Bread Pudding Recipe
Make this simple and comfortable bread pudding recipe crammed with raisins and drizzled with a straightforward do-it-yourself caramel sauce.
Directions
For the Bread Pudding:
Preheat the oven to 350°F. Grease a 2.5-quart baking dish.
Lower the bread into 1-inch cubes. If the bread is contemporary, place it on a baking sheet and bake for 4 to six minutes (or till barely dried). Cool fully.
In the meantime, in a medium bowl, whisk collectively eggs, cream, brown sugar, granulated sugar, vanilla, cinnamon, and raisins.
In a big bowl mix the cooled bread cubes and raisins. Pour the egg combination over the bread. Gently combine till all of the bread cubes are evenly coated.
Switch the bread combination to the ready baking dish. Drizzle melted butter over high.
Bake for 35 to 40 minutes till a knife inserted within the heart comes out clear.
For the Sauce:
Make the sauce whereas the bread pudding is baking. Mix the brown sugar and butter in a medium saucepan.
Convey to a boil over medium warmth, whisking always, and let boil for 1 minute.
Take away from warmth and whisk in heavy cream. Permit to chill barely.
Drizzle the caramel sauce over the baked bread pudding and serve heat.
Notes
- Retailer leftover bread pudding within the fridge in a lined container for as much as 3 to 4 days.

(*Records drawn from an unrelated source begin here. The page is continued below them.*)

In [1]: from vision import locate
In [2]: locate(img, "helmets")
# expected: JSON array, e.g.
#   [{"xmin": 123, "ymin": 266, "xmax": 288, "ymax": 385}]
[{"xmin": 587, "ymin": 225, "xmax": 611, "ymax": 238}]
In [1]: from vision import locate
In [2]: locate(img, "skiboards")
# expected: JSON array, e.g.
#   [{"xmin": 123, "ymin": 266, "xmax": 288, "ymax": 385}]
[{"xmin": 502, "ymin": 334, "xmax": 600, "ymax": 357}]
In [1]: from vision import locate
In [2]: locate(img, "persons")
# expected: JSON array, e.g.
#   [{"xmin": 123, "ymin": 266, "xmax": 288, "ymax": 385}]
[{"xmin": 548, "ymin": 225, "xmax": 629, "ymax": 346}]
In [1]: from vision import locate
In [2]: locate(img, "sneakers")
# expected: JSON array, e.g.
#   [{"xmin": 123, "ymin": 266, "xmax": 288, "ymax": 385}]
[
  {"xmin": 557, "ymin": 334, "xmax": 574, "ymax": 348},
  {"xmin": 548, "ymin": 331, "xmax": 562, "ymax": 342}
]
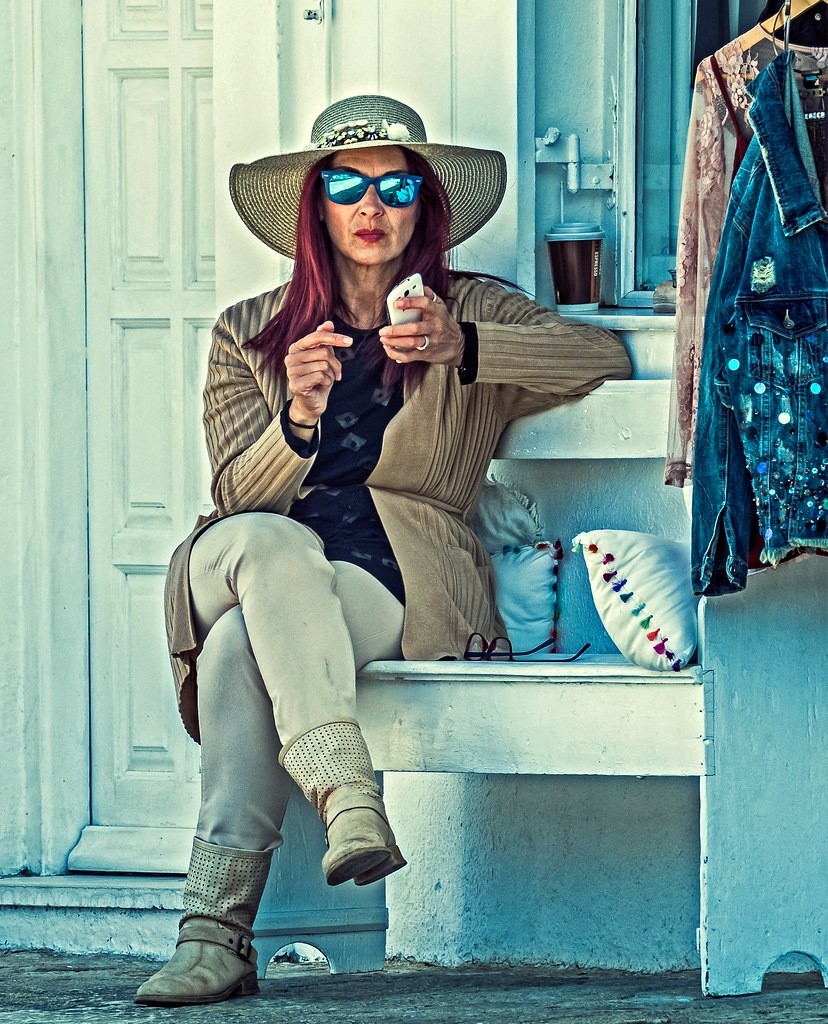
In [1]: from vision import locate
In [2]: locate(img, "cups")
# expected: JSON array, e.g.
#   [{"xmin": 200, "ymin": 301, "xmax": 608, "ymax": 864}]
[{"xmin": 545, "ymin": 220, "xmax": 606, "ymax": 314}]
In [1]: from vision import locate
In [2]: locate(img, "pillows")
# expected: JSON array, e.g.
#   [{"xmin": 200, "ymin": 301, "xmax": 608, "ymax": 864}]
[
  {"xmin": 571, "ymin": 529, "xmax": 698, "ymax": 672},
  {"xmin": 470, "ymin": 473, "xmax": 545, "ymax": 553},
  {"xmin": 490, "ymin": 537, "xmax": 564, "ymax": 655}
]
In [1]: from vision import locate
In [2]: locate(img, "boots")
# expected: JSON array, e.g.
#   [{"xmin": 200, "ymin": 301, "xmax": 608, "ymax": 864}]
[
  {"xmin": 134, "ymin": 836, "xmax": 277, "ymax": 1005},
  {"xmin": 280, "ymin": 722, "xmax": 406, "ymax": 886}
]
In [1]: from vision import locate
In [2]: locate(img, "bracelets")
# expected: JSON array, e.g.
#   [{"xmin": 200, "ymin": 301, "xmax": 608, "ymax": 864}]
[{"xmin": 288, "ymin": 415, "xmax": 320, "ymax": 429}]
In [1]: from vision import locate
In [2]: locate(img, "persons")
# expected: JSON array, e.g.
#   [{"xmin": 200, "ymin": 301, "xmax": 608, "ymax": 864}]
[{"xmin": 135, "ymin": 95, "xmax": 632, "ymax": 1004}]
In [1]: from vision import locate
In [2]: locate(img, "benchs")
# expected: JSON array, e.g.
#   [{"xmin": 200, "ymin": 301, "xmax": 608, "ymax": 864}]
[{"xmin": 356, "ymin": 379, "xmax": 828, "ymax": 999}]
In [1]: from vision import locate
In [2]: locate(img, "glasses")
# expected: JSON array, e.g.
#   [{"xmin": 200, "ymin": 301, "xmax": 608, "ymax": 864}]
[
  {"xmin": 464, "ymin": 632, "xmax": 591, "ymax": 661},
  {"xmin": 320, "ymin": 166, "xmax": 424, "ymax": 209}
]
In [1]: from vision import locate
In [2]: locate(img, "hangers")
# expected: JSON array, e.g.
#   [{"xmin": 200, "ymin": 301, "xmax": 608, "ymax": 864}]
[{"xmin": 696, "ymin": 0, "xmax": 828, "ymax": 83}]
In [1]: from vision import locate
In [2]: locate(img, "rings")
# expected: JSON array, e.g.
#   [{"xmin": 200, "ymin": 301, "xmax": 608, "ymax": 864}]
[
  {"xmin": 416, "ymin": 336, "xmax": 431, "ymax": 351},
  {"xmin": 430, "ymin": 291, "xmax": 438, "ymax": 302}
]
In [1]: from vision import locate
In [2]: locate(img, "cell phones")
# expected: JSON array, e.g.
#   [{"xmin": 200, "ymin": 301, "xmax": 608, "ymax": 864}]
[{"xmin": 385, "ymin": 271, "xmax": 426, "ymax": 364}]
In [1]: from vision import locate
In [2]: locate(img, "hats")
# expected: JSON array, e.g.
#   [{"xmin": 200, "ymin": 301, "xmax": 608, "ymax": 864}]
[{"xmin": 229, "ymin": 95, "xmax": 508, "ymax": 260}]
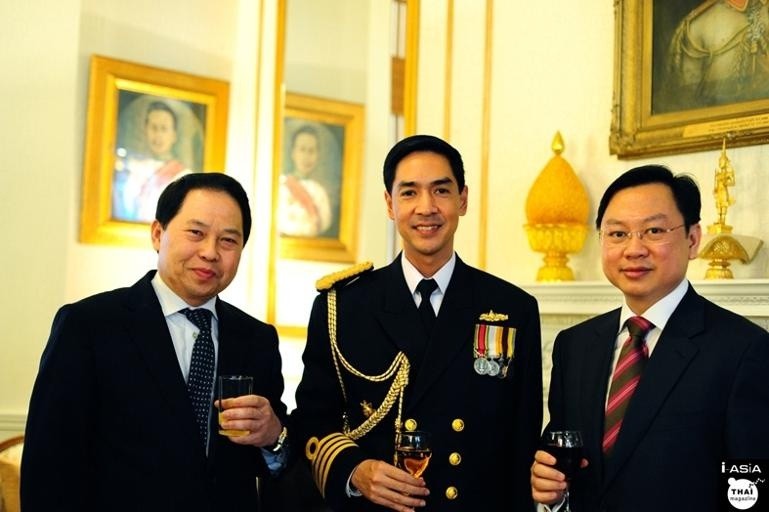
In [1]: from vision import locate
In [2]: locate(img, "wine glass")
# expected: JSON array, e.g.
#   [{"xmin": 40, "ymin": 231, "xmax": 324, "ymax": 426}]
[
  {"xmin": 396, "ymin": 429, "xmax": 432, "ymax": 510},
  {"xmin": 544, "ymin": 431, "xmax": 585, "ymax": 512}
]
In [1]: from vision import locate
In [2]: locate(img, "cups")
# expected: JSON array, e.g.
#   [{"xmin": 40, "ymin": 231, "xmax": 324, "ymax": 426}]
[{"xmin": 218, "ymin": 375, "xmax": 253, "ymax": 436}]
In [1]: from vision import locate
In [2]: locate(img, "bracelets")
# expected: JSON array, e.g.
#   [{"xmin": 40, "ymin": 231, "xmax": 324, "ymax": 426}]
[{"xmin": 272, "ymin": 421, "xmax": 287, "ymax": 456}]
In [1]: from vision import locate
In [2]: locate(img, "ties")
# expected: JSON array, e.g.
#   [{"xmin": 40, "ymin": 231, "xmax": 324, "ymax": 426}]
[
  {"xmin": 602, "ymin": 316, "xmax": 656, "ymax": 456},
  {"xmin": 178, "ymin": 307, "xmax": 215, "ymax": 454},
  {"xmin": 416, "ymin": 279, "xmax": 438, "ymax": 340}
]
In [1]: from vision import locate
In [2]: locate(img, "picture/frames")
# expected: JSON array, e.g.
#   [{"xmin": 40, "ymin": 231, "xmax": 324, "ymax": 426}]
[
  {"xmin": 267, "ymin": 92, "xmax": 367, "ymax": 264},
  {"xmin": 607, "ymin": 0, "xmax": 769, "ymax": 160},
  {"xmin": 77, "ymin": 52, "xmax": 231, "ymax": 251}
]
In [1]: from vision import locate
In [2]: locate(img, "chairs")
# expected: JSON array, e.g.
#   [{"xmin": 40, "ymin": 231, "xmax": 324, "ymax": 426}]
[{"xmin": 1, "ymin": 435, "xmax": 26, "ymax": 512}]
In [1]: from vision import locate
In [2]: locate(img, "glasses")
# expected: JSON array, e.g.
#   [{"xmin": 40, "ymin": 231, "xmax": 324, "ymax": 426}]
[{"xmin": 598, "ymin": 224, "xmax": 686, "ymax": 250}]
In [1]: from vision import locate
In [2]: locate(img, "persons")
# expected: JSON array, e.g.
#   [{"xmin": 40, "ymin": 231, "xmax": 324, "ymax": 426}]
[
  {"xmin": 652, "ymin": 0, "xmax": 769, "ymax": 113},
  {"xmin": 279, "ymin": 123, "xmax": 332, "ymax": 238},
  {"xmin": 17, "ymin": 170, "xmax": 290, "ymax": 509},
  {"xmin": 529, "ymin": 160, "xmax": 769, "ymax": 510},
  {"xmin": 289, "ymin": 133, "xmax": 546, "ymax": 510},
  {"xmin": 117, "ymin": 101, "xmax": 194, "ymax": 223}
]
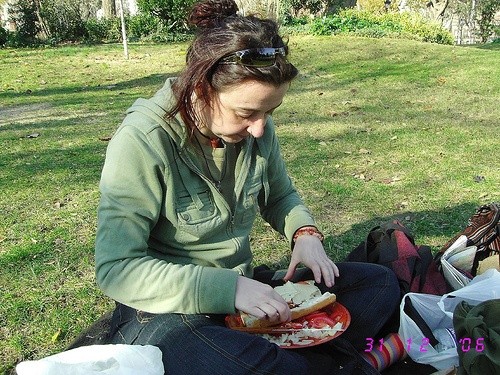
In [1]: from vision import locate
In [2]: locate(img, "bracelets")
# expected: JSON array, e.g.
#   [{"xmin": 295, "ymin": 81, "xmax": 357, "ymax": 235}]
[{"xmin": 293, "ymin": 227, "xmax": 323, "ymax": 243}]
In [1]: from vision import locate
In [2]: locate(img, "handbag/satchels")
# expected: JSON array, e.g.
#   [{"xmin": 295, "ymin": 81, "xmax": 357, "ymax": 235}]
[
  {"xmin": 399, "ymin": 268, "xmax": 500, "ymax": 369},
  {"xmin": 421, "ymin": 200, "xmax": 500, "ymax": 296},
  {"xmin": 452, "ymin": 297, "xmax": 500, "ymax": 374}
]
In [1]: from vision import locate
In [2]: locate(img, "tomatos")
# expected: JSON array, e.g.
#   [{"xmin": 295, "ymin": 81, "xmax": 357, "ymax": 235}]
[{"xmin": 305, "ymin": 311, "xmax": 335, "ymax": 328}]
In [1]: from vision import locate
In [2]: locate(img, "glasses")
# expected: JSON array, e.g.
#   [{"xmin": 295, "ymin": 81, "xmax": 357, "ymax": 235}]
[{"xmin": 218, "ymin": 46, "xmax": 292, "ymax": 68}]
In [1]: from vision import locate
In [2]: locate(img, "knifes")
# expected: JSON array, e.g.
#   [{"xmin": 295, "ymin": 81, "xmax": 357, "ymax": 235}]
[{"xmin": 232, "ymin": 326, "xmax": 347, "ymax": 332}]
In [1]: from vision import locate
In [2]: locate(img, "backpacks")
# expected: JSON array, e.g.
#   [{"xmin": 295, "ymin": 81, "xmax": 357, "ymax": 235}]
[{"xmin": 343, "ymin": 223, "xmax": 449, "ymax": 298}]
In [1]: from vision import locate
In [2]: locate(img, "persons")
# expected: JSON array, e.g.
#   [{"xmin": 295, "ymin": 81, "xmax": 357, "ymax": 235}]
[{"xmin": 95, "ymin": 0, "xmax": 409, "ymax": 375}]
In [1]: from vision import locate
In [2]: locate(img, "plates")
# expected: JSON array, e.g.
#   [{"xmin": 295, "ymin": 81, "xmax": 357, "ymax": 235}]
[{"xmin": 225, "ymin": 300, "xmax": 351, "ymax": 348}]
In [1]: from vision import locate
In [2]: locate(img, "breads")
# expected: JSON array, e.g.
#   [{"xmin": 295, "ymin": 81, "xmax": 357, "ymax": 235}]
[{"xmin": 240, "ymin": 279, "xmax": 337, "ymax": 328}]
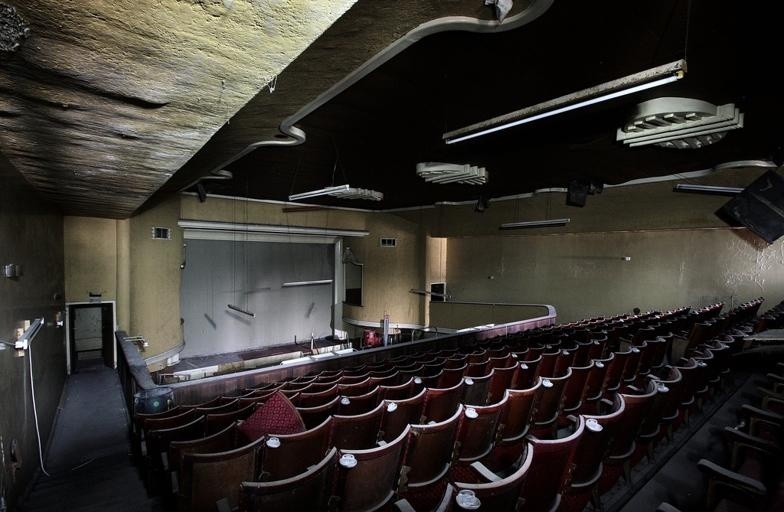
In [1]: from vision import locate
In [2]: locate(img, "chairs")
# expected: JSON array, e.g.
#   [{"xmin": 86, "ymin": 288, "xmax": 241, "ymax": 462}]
[{"xmin": 137, "ymin": 298, "xmax": 783, "ymax": 511}]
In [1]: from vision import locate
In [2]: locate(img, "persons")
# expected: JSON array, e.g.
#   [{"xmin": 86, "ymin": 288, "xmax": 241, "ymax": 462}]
[{"xmin": 632, "ymin": 307, "xmax": 642, "ymax": 315}]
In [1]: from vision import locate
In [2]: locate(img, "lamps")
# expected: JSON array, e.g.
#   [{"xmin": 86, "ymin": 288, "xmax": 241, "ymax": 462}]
[
  {"xmin": 653, "ymin": 149, "xmax": 745, "ymax": 194},
  {"xmin": 228, "ymin": 190, "xmax": 255, "ymax": 317},
  {"xmin": 498, "ymin": 163, "xmax": 571, "ymax": 229},
  {"xmin": 409, "ymin": 149, "xmax": 451, "ymax": 299},
  {"xmin": 271, "ymin": 154, "xmax": 335, "ymax": 288},
  {"xmin": 180, "ymin": 244, "xmax": 188, "ymax": 271}
]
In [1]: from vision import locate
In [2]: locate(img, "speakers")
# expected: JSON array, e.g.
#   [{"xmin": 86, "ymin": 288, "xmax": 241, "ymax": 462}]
[
  {"xmin": 724, "ymin": 171, "xmax": 784, "ymax": 244},
  {"xmin": 565, "ymin": 178, "xmax": 589, "ymax": 208}
]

- You may freeze it for as much as 2 to three months.
- You may substitute the cream with eggnog.
- Nuts are an excellent addition to this recipe.
*roughly 11 cups of cubed bread
Vitamin Data
Energy: 442 | Carbohydrates: 58g | Protein: 8g | Fats: 21g | Saturated Fats: 12g | Polyunsaturated Fats: 2g | Monounsaturated Fats: 6g | Trans Fats: 0.4g | Ldl cholesterol: 119mg | Sodium: 304mg | Potassium: 265mg | Fiber: 2g | Sugar: 35g | Vitamin A: 664IU | Vitamin C: 1mg | Calcium: 144mg | Iron: 2mg
Vitamin info offered is an estimate and can differ primarily based on cooking strategies and types of substances used.